その金融商品は本当に顧客本位のものなのか

 異色の官僚ともいわれる森信親長官の就任以降、金融庁は投資信託の販売手法や地銀の経営姿勢など、金融業界に対する指導を強化してきた。あまりの積極ぶりに一部からは統制経済の再来との声も聞かれる。

 官による介入は、市場メカニズムを歪めてしまう可能性があることから、できるだけ実施しない方がよいというのが一般的な理解である。だが、金融庁による今回の介入は、基本的にすべて正しく、市場に対してプラスの効果をもたらす可能性が高い。
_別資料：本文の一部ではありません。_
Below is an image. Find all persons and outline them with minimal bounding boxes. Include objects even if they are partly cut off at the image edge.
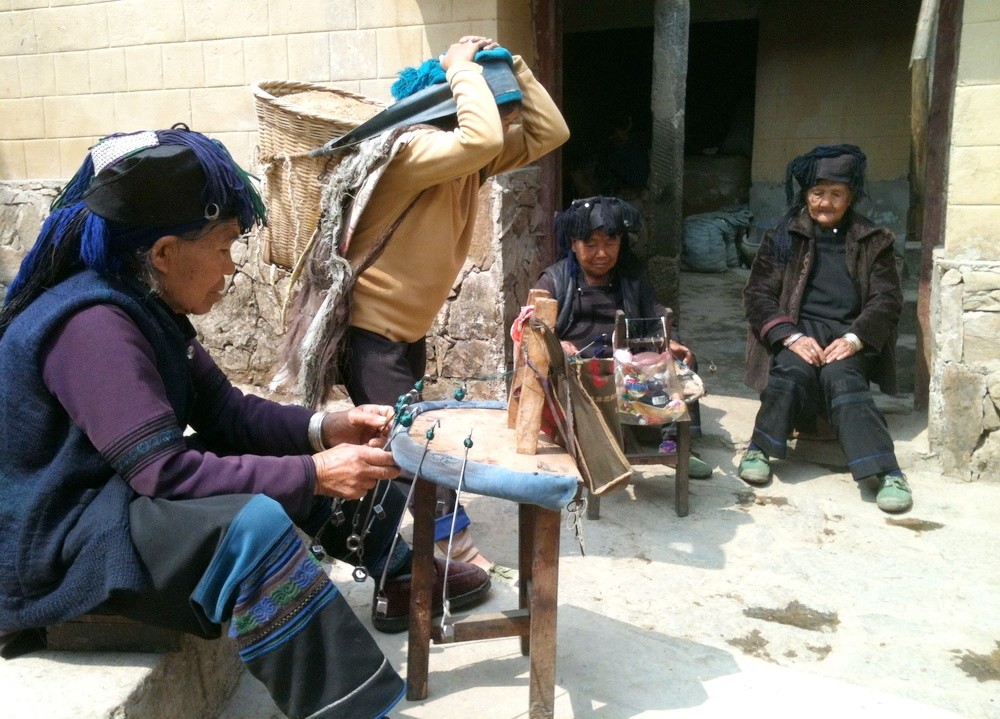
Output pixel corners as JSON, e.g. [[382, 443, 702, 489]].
[[0, 126, 494, 719], [336, 34, 570, 595], [536, 197, 714, 477], [737, 143, 913, 512]]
そして「正しい」がゆえに、長い目で見たときの影響もまた深刻なものとなるかもしれない。

ターゲットになったのは毎月分配型投信

 このところ、金融庁がもっとも厳しい目を向けているのが投資信託の運用・販売手法である。証券会社のリテール部門の多くは、個別株の売買で利益を上げることができなくなっており、経験の浅い個人投資家を対象とした投資信託の販売に力を入れている。銀行も窓販が解禁になって以降、積極的に投資信託を販売するようになってきた。手数料獲得について行員に厳しいノルマを化すところもあり、証券会社もビックリするほど積極的にハイリスクの商品を推奨している。

 だが金融リテラシーがそれほど高くない顧客にこうしたリスク商品を販売するのは容易なことではない。このため商品開発においては「経済的利益」よりも「心地よさ」を重視する傾向が強くなり、結果的に投資家の利益にならない商品が増えた。その代表的な例が毎月分配型の投資信託である。